Stored data:
......

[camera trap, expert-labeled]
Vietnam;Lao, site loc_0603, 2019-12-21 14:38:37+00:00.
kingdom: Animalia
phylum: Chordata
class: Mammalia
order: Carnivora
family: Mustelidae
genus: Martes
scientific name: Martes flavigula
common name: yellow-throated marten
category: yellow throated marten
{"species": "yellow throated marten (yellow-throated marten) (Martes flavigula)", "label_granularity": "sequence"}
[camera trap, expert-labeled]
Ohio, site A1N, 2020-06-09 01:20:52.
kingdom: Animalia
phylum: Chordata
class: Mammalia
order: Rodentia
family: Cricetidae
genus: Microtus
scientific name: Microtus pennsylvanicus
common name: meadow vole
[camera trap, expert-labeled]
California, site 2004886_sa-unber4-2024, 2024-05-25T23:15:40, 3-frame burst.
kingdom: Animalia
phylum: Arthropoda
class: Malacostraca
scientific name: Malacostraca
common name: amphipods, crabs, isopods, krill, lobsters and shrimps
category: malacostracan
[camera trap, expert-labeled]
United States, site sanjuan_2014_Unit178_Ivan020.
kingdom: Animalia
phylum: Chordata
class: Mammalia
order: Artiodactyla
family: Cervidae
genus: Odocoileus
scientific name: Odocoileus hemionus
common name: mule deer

......

Instructions to follow:
Output, please, only the lines running from the start of the entries through the line that contains "common name: yellow-throated marten", including both of those lines.

Response to the exercise:
[camera trap, expert-labeled]
Vietnam;Lao, site loc_0603, 2019-12-21 14:38:37+00:00.
kingdom: Animalia
phylum: Chordata
class: Mammalia
order: Carnivora
family: Mustelidae
genus: Martes
scientific name: Martes flavigula
common name: yellow-throated marten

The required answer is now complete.